README.md

Neural Networks for Text Classification

This is an example of text classification using typical neural networks. This code can switch choices below:

And also, dataset is switchable among below:

DBPedia Ontology dataset (dbpedia): Predict its ontology class from the abstract of an Wikipedia article.
IMDB Movie Review Dataset (imdb.binary, imdb.fine): Predict its sentiment from a review about a movie. .binary's classes are positive/negative. .fine's classes are ratings [0-1]/[2-3]/[7-8]/[9-10].
TREC Question Classification (TREC): Predict the type of its answer from a factoid question.
Stanford Sentiment Treebank (stsa.binary, stsa.fine): Predict its sentiment from a review about a movie. .binary's classes are positive/negative. .fine's classes are [negative]/[somewhat negative]/[neutral]/[somewhat positive]/[positive].
Customer Review Datasets (custrev): Predict its sentiment (positive/negative) from a review about a product.
MPQA Opinion Corpus (mpqa): Predict its opinion polarity from a phrase.
Scale Movie Review Dataset (rt-polarity): Predict its sentiment (positive/negative) from a review about a movie.
Subjectivity datasets (subj): Predict subjectivity (subjective/objective) from a sentnece about a movie.

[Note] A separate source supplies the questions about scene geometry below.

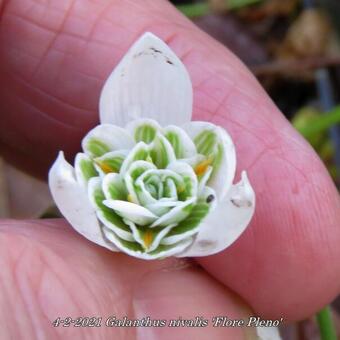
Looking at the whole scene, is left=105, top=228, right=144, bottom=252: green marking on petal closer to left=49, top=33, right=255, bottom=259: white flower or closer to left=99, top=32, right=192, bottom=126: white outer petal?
left=49, top=33, right=255, bottom=259: white flower

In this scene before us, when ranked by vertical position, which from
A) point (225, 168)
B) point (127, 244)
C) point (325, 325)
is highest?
point (225, 168)

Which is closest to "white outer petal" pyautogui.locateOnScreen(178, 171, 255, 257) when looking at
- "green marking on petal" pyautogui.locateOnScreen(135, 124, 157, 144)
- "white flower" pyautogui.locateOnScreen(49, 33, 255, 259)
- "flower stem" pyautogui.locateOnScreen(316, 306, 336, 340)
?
"white flower" pyautogui.locateOnScreen(49, 33, 255, 259)

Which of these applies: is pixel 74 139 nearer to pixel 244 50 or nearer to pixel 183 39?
pixel 183 39

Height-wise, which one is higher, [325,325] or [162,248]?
[162,248]

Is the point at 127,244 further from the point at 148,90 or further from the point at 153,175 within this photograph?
the point at 148,90

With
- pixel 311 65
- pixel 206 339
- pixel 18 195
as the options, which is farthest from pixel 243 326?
pixel 311 65

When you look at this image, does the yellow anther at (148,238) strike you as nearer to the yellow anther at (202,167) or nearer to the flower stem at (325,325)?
the yellow anther at (202,167)

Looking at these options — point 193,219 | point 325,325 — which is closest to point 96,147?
point 193,219
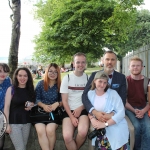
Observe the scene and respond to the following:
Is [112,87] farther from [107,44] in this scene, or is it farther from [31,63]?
[31,63]

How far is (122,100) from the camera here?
360 cm

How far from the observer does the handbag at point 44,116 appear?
3.58m

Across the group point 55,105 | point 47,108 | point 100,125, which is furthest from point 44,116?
point 100,125

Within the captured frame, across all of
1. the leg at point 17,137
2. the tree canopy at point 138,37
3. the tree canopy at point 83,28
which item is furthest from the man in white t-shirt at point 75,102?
the tree canopy at point 138,37

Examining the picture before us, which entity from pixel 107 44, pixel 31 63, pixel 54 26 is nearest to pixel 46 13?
A: pixel 54 26

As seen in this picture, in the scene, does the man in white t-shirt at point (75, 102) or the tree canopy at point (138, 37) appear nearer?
the man in white t-shirt at point (75, 102)

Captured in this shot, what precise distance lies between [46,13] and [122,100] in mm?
20362

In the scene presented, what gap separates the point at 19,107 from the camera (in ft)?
11.9

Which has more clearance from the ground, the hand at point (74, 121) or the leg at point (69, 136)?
the hand at point (74, 121)

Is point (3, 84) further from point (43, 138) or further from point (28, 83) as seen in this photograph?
point (43, 138)

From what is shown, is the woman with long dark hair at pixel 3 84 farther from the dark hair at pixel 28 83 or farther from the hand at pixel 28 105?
the hand at pixel 28 105

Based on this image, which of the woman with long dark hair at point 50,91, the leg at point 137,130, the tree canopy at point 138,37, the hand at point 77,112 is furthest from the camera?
the tree canopy at point 138,37

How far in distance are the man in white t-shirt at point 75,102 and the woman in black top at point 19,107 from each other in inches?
23.4

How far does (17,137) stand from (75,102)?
1.12m
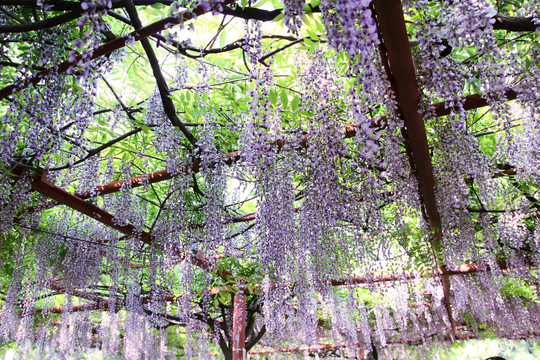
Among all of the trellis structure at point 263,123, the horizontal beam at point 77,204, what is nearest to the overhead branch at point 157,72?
the trellis structure at point 263,123

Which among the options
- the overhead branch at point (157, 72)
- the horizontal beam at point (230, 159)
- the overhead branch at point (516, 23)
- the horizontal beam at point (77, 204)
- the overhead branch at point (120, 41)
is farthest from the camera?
the horizontal beam at point (77, 204)

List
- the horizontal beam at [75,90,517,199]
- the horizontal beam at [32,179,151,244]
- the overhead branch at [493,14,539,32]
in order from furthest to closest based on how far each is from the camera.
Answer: the horizontal beam at [32,179,151,244]
the horizontal beam at [75,90,517,199]
the overhead branch at [493,14,539,32]

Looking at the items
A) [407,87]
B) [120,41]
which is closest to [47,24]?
[120,41]

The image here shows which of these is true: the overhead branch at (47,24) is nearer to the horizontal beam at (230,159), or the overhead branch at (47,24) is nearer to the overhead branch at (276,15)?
the overhead branch at (276,15)

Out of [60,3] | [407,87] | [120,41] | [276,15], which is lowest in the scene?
[407,87]

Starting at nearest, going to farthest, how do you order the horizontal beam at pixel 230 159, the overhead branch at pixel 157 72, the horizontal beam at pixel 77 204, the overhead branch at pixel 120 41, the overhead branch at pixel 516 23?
1. the overhead branch at pixel 120 41
2. the overhead branch at pixel 157 72
3. the overhead branch at pixel 516 23
4. the horizontal beam at pixel 230 159
5. the horizontal beam at pixel 77 204

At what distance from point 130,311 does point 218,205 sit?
513cm

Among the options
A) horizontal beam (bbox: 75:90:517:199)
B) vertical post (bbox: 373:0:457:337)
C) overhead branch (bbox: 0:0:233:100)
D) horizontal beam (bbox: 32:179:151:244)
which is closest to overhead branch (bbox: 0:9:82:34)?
overhead branch (bbox: 0:0:233:100)

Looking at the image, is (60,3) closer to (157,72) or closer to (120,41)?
(120,41)

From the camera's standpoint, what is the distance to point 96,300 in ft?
25.4

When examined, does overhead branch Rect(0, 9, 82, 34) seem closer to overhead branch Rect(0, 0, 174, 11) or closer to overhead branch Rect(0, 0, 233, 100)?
overhead branch Rect(0, 0, 174, 11)

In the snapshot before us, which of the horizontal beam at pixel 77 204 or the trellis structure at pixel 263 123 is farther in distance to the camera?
the horizontal beam at pixel 77 204

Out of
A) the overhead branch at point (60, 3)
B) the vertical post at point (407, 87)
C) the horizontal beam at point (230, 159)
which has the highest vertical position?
the overhead branch at point (60, 3)

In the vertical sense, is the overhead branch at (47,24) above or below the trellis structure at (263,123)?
above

Some of datasets are downloaded from @harvardnlp's repository. Thank you.

To train a model:

python train_text_classifier.py -g 0 --dataset stsa.binary --model cnn

The output directory result contains:

best_model.npz: a model snapshot, which won the best accuracy for validation data during training
vocab.json: model's vocabulary dictionary as a json file
args.json: model's setup as a json file, which also contains paths of the model and vocabulary

To apply the saved model to your sentences, feed the sentences through stdin:

cat sentences_to_be_classifed.txt | python run_text_classifier.py -g 0 --model-setup result/args.json

The classification result is given by stdout.